BEGIN Data supplied

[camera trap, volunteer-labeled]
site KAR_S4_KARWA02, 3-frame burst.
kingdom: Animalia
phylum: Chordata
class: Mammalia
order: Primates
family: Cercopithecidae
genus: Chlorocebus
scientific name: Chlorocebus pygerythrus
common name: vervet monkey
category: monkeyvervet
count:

END Data supplied

• [Work to be completed]: The data should be copied out in full, exactly as it reads.

• [Response area]:
[camera trap, volunteer-labeled]
site KAR_S4_KARWA02, 3-frame burst.
kingdom: Animalia
phylum: Chordata
class: Mammalia
order: Primates
family: Cercopithecidae
genus: Chlorocebus
scientific name: Chlorocebus pygerythrus
common name: vervet monkey
category: monkeyvervet
count:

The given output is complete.